Related Topics in Collections Framework

Collections Overview
The Java Collections Framework (JCF) is a unified architecture for representing and manipulating groups of objects. It provides a set of interfaces that define the operations a collection must support, a set of abstract classes that provide partial implementations, and a set of concrete implementations optimised for different use cases. Every Java developer uses collections daily — lists for sequences, sets for uniqueness, maps for key-value pairs, and queues for ordering — and choosing the right implementation for the right use case is one of the most fundamental practical skills in Java.
Iterable
Iterable<E> is the root interface of the Java Collections hierarchy. Any class that implements Iterable can be used in a for-each loop. It declares a single abstract method: iterator(), which returns an Iterator<E> that the for-each loop uses to traverse the elements. Implementing Iterable is all that is required to make a custom data structure work with Java's enhanced for loop, the Stream API, and any method that accepts an Iterable.
Collection Interface
Collection<E> is the root interface of the main collection hierarchy, extending Iterable<E>. It defines the common operations that all collection types must support: adding elements, removing elements, checking containment, querying size, clearing, converting to an array, and bulk operations.

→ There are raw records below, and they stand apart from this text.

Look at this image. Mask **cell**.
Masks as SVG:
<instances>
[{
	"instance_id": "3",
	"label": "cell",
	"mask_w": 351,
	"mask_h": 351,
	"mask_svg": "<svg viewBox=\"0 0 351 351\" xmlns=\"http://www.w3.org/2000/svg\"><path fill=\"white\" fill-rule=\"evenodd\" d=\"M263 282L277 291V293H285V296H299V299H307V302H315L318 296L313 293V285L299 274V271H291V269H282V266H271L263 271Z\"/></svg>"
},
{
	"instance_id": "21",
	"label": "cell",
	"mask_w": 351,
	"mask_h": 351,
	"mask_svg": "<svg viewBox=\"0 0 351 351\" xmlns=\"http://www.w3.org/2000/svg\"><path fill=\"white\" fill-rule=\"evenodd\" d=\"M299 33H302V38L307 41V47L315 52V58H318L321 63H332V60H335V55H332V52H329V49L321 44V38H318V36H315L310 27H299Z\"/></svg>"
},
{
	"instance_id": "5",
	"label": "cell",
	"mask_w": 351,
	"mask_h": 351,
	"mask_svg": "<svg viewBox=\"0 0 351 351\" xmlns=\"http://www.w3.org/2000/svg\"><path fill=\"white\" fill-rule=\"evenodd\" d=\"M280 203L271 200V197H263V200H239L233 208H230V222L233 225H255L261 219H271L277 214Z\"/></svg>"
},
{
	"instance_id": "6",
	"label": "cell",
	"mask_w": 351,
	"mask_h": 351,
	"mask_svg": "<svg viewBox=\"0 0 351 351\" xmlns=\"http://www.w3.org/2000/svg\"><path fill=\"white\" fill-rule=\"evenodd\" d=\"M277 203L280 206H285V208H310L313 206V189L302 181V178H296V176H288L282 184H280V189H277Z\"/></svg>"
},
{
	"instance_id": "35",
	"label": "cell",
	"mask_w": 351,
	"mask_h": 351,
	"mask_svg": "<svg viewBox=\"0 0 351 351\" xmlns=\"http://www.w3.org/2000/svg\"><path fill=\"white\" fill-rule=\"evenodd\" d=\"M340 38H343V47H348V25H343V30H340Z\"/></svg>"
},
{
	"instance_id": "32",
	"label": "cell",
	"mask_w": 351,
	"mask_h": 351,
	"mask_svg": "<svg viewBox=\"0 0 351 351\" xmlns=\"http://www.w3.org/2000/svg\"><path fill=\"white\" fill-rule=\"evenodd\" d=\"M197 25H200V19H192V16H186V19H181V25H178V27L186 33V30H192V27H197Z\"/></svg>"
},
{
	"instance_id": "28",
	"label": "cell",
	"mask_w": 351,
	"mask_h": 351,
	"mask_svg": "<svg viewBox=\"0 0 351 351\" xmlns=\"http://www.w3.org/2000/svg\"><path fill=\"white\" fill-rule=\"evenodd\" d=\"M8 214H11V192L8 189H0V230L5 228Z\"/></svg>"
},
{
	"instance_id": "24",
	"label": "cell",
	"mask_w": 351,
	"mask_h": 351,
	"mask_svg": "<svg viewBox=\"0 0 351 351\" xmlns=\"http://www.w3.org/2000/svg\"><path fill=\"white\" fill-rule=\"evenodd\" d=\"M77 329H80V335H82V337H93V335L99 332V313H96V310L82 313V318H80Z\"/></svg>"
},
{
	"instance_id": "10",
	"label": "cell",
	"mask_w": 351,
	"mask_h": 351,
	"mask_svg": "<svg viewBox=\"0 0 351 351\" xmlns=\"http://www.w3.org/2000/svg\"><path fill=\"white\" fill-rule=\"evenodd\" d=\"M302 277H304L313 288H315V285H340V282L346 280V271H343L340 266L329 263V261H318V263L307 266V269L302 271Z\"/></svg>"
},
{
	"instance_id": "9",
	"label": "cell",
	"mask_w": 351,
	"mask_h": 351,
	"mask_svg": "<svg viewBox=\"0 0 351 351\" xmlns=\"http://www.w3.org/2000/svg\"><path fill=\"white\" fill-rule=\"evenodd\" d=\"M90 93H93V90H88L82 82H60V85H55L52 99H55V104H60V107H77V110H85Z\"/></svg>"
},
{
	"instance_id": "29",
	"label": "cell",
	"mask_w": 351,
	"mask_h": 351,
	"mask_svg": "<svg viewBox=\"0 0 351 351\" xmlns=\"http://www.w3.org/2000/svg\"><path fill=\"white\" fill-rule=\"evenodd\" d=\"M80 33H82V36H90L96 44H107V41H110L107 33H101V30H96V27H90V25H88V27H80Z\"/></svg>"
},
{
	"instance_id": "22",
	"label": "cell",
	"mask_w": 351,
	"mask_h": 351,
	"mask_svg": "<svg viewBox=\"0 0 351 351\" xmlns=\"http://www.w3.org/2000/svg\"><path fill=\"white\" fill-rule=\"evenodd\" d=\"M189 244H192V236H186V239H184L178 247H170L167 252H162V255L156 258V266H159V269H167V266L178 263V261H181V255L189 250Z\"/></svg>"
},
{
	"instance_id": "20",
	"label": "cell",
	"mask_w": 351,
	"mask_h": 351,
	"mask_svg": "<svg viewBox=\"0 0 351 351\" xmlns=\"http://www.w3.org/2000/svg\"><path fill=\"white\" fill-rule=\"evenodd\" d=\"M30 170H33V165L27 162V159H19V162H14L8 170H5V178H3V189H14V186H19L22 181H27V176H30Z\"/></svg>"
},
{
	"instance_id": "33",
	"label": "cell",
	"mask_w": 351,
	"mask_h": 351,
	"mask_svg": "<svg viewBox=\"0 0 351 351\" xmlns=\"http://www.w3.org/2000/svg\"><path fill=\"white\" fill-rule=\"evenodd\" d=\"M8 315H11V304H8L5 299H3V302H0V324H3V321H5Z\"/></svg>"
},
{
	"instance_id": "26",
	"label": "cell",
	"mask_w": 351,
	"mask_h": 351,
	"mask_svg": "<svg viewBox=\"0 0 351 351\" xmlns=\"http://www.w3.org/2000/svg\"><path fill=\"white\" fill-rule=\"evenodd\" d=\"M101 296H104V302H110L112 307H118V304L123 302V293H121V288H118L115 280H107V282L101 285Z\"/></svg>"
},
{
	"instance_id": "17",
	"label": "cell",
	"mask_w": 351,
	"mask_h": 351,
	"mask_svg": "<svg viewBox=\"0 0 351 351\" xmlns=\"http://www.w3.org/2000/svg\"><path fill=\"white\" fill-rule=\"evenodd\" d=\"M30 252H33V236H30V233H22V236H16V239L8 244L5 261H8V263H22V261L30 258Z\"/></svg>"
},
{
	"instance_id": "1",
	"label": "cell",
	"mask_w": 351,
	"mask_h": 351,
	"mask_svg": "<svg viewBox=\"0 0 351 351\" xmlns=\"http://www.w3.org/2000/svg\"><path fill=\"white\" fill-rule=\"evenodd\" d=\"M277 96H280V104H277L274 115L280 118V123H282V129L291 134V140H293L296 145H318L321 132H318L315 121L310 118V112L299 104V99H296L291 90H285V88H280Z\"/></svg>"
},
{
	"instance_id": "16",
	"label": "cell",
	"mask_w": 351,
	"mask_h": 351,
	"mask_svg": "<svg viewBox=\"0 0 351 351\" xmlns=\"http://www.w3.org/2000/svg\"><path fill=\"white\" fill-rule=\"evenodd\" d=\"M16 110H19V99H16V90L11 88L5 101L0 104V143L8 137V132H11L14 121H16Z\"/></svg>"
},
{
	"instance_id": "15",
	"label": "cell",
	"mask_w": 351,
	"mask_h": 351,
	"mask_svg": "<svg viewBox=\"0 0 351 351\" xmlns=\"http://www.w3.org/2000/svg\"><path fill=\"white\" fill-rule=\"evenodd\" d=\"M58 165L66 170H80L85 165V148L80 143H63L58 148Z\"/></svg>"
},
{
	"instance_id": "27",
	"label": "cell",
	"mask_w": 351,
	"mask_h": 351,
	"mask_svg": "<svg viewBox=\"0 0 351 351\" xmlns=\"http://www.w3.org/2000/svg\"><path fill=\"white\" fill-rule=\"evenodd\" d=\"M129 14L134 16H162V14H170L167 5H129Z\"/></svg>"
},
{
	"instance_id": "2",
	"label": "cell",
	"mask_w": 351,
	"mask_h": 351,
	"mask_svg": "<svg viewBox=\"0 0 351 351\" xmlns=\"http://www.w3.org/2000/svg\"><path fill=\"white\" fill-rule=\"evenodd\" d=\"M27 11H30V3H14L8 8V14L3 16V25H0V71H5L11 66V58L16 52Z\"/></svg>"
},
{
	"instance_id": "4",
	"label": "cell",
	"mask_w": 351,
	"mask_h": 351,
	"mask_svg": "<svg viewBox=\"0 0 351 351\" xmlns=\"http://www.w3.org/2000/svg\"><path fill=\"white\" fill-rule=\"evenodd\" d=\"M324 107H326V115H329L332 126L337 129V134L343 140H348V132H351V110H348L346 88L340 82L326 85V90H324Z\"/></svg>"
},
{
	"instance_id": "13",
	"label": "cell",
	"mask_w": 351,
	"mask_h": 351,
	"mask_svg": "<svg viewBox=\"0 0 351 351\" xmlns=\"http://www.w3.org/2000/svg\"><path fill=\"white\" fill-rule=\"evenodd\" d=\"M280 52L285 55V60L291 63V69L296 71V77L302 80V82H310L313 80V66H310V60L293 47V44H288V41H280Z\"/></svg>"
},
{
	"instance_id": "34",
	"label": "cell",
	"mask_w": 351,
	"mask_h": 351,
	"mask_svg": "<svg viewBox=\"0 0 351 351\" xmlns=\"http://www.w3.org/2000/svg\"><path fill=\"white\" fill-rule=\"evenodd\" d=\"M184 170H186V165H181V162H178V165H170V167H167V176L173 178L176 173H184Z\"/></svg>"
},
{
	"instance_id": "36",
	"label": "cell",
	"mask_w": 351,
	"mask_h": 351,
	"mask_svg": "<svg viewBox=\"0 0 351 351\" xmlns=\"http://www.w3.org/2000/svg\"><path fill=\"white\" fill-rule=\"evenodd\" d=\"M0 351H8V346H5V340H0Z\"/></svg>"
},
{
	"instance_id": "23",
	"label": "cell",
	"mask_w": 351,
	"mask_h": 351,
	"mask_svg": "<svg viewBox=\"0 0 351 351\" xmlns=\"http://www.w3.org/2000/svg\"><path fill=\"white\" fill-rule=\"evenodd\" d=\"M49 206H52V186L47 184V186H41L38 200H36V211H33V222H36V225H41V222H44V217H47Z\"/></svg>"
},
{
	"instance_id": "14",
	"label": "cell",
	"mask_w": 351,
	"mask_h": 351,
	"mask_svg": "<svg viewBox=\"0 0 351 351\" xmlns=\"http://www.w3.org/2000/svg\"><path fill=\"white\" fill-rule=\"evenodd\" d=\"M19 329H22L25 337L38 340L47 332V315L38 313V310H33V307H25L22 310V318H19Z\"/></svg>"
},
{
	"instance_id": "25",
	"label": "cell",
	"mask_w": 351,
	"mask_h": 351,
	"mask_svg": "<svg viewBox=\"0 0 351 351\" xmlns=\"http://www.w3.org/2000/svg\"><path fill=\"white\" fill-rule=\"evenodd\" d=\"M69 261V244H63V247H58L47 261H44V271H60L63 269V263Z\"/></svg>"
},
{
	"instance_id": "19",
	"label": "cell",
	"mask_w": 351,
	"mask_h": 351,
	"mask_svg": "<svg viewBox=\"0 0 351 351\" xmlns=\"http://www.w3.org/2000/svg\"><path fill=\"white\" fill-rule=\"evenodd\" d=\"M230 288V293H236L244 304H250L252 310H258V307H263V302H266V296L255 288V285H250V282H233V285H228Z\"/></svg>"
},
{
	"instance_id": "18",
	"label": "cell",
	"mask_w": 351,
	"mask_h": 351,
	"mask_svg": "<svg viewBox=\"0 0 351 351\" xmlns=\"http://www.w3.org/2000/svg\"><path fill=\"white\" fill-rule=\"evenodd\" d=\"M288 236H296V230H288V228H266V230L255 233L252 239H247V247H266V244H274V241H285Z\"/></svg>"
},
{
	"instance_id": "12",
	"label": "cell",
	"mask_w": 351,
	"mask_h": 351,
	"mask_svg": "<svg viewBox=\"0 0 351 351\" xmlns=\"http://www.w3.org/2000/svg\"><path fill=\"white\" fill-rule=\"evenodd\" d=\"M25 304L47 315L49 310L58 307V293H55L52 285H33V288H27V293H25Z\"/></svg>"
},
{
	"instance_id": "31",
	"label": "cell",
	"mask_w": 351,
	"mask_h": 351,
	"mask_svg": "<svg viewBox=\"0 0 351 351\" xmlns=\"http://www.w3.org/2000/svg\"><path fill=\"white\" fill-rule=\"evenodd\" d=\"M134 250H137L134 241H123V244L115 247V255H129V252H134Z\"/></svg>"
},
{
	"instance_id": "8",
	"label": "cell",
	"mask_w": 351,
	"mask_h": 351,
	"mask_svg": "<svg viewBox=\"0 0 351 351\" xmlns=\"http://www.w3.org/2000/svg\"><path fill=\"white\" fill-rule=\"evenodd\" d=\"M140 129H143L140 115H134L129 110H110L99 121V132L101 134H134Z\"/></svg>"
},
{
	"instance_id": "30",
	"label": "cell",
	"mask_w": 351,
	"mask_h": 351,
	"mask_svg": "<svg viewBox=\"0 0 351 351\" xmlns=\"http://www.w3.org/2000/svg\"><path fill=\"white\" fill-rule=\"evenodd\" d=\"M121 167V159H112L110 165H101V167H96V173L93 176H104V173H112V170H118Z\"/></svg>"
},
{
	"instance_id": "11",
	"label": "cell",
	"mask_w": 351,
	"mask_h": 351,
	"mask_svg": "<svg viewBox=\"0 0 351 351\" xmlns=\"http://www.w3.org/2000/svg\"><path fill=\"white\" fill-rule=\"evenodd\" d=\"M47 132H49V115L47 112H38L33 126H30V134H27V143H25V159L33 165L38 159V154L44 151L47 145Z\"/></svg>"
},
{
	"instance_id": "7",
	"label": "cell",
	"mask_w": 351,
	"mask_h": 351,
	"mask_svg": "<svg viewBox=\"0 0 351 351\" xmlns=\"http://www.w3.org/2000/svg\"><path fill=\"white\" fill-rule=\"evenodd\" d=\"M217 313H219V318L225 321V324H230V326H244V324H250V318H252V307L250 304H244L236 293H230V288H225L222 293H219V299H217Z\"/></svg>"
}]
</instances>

List, Set, and Queue all extend Collection. Map does not extend Collection because a map operates on key-value pairs rather than individual elements.
ArrayList
ArrayList is a resizable-array implementation of the List interface. It is the most commonly used collection in Java, providing dynamic sizing on top of a standard array. Elements are stored in contiguous memory, enabling O(1) random access by index. When the internal array is full, ArrayList automatically allocates a larger array and copies all elements. ArrayList is not thread-safe and preserves insertion order, allowing duplicates.